**TU TAREA:**
Contesta estas preguntas con lo que dice el texto para leer, que trata de un concierto del maestro valenciano:
(a) ¿Qué instrumento pone la obra como protagonista frente a la orquesta?
(b) ¿Con la música de quiénes se dice que la obra hace de enlace?
(c) ¿Qué dos nombres continuaron después ese enlace?

**TEXTO PARA LEER:**
—————
Por Carlos Tarín
Nunca una obra española alcanzó tal popularidad, y probablemente pasará mucho tiempo antes de que otra le haga siquiera sombra, ni aún dentro de la amplia producción del maestro valenciano; ése, sin duda, seguramente haya sido uno de sus grandes logros. El otro es colocar la guitarra en el máximo punto de mira del espectador, hacerla protagonista frente a la orquesta, lo que, junto a la enorme acogida y difusión de este concierto, ha dado lugar a una literatura posterior orquestal impensable hasta la fecha. Es importante, de igual manera, el enlace que supone para con la música de nuestros vihuelistas españoles, continuado posteriormente por Sor o Tárrega.
—————
**LOS DATOS:**
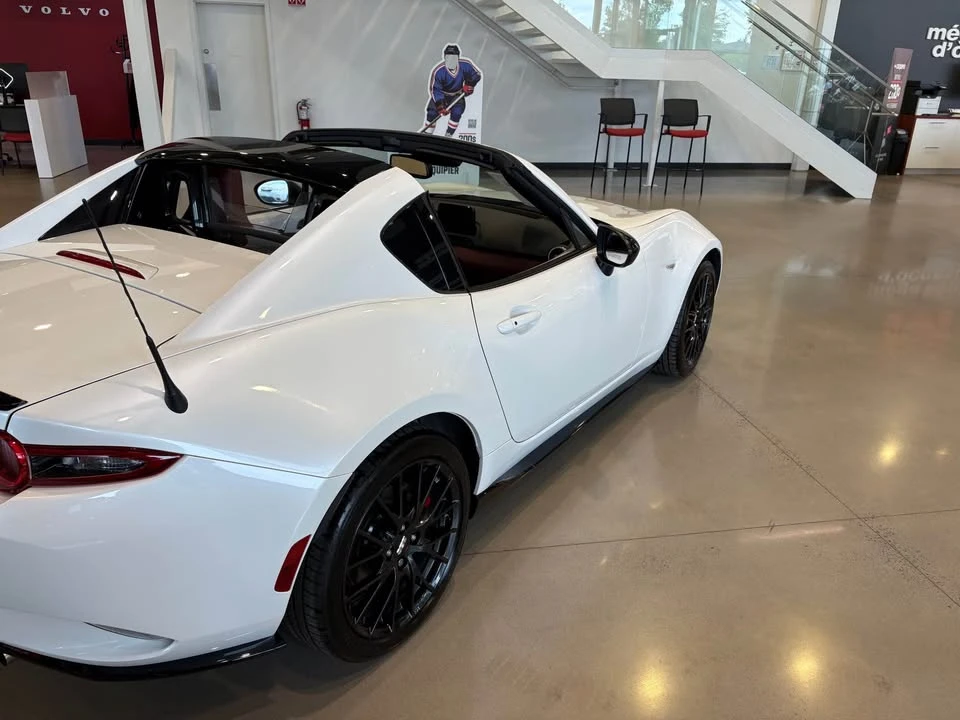 2019 Mazda ND MX-5 Miata - Image 4 of 10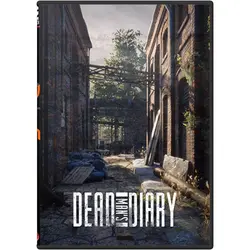 بازی کامپیوتر Dead Man’s Diary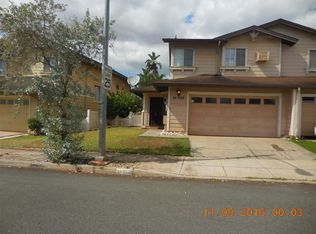 94-1048 Pumaia Pl, Waipahu, HI 96797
—————
**LA RESPUESTA:**
(a) La guitarra.
(b) Con la música de los vihuelistas españoles.
(c) Sor y Tárrega.